CENSUS – Bacterial Groups Table

Redox conditions and microbial populations are intrinsically coupled in that availability of electron acceptors influences the microbial community composition and microbial processes in turn impact site geochemistry.  The link between site microbiology and geochemistry then plays a governing role in the microbial metabolism and therefore the processes responsible for contaminant biodegradation.  In the most general terms, microbial metabolism is an oxidation/reduction reaction where oxidation of one compound (electron donor) is coupled to reduction of another compound (electron acceptor).  Depending on the contaminant of concern and the biodegradation process involved, site contaminants can serve as either an electron donor or electron acceptor.  Compounds that are already in a reduced state like BTEX and PAHs are more readily oxidized and typically serve as electron donors.  Oxidation of BTEX, however, must be coupled to reduction of a terminal electron acceptor such as oxygen (DO) or biodegradation will be limited.  Conversely, highly oxidized compounds like PCE and TCE can serve as electron acceptors provided a suitable electron donor is present.  However, reductive dechlorination of PCE and TCE can be limited by the presence of competing electron acceptors (DO, nitrate, etc.) that may also be present in the subsurface.  While quantification of electron acceptor concentrations provides valuable information, analysis of site geochemistry can at times be convoluted.  CENSUS analysis provides direct quantification of the bacterial groups responsible for dominant terminal electron accepting processes that compliments geochemical analysis and CENSUS quantification of contaminant degrading bacteria.
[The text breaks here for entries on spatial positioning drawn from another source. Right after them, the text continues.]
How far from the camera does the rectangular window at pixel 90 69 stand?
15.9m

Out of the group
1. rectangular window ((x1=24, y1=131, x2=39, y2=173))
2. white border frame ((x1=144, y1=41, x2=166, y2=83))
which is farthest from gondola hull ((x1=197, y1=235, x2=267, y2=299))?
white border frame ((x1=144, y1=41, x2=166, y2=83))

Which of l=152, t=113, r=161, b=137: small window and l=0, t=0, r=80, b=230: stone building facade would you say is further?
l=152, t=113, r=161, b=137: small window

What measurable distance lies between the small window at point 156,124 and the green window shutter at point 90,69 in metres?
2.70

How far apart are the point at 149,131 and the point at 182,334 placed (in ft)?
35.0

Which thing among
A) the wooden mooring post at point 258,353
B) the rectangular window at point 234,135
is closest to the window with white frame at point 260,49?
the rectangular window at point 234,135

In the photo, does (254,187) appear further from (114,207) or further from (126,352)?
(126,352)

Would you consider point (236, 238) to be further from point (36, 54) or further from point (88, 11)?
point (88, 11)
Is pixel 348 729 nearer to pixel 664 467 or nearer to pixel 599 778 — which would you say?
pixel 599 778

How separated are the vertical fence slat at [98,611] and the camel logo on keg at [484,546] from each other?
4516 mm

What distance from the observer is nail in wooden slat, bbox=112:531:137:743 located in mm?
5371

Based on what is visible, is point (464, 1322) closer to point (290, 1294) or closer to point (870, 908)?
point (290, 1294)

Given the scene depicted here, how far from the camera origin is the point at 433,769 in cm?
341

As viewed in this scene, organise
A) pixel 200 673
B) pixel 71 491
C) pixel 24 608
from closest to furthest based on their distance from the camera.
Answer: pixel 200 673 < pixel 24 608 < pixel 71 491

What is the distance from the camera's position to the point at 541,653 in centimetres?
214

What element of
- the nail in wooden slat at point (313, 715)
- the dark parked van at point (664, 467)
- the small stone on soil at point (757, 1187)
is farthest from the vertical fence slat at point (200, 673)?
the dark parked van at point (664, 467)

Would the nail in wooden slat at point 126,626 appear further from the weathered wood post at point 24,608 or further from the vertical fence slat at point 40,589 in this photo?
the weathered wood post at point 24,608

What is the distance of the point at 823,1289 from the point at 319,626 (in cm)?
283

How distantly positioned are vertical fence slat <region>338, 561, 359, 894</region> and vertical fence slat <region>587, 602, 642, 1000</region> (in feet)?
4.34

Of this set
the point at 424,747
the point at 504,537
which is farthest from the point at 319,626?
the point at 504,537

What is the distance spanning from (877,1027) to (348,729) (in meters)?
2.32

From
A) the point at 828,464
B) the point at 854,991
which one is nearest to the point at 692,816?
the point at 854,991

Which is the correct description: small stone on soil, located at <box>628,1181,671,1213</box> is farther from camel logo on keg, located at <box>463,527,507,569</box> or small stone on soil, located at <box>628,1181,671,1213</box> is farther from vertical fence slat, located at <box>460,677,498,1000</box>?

CENSUS – Bacterial Group Targets include:

Target

MI Code

Relevance / Data Interpretation

Total Eubacteria qEBAC  Targets universal regions of bacterial 16S rRNA genes to provide a broad index of total bacterial biomass.
Denitrifying Bacteria qDNF  Under anoxic conditions, nitrate reduction can be a dominant terminal electron accepting process. The DNF assay quantifies the two types of nitrite reductase genes (nirS and nirK, respectively) encoding the second key step in denitrification.  While important in any situation where nitrate is serving as the dominant electron acceptor, quantification of denitrifying bacteria using the DNF assay can be critical at perchlorate impacted sites.  Many, but not all, perchlorate reducing bacteria will utilize nitrate as an electron acceptor potentially limiting perchlorate reduction.
Archaeal Denitrifying Bacteria
qADNF  Similar to the qDNF assay, qADNF quantifies the two types of nitrite reductase genes (nirS and nirK) found in archaeal organisms.
Geobacter qGEO  This assay quantifies iron reducing Geobacter species often implicated in biological metals reduction.
Sulfate Reducing Bacteria qAPS  Sulfate reduction can be an extremely important terminal electron accepting process in a number of field applications.  For example, addition of sulfate-containing solids (e.g. gypsum) is sometimes used to promote anaerobic BTEX biodegradation.  At sites impacted by chlorinated compounds, extensive sulfate reduction can be a competing electron accepting process limiting reductive dechlorination.  The qAPS assay targets the dissimilatory adenosine-5′-phosphosulfate (APS) gene to quantify sulfate reducing bacteria.
Methanogens qMGN  Under extremely reducing conditions, methanogens utilize hydrogen and CO2 to produce methane.  Depending on the type of contaminant and the desired microbial process, quantification of methanogens can provide valuable information.  For example, methanogens can compete with dechlorinating bacteria such as Dehalococcoides for available hydrogen.  Conversely, maintenance of methanogens can be an important aspect of bioremediation at some sites.  Methanogens can produce methane to support co-metabolic degradation of chlorinated solvents by methanotrophic (methane-oxidizing) bacteria.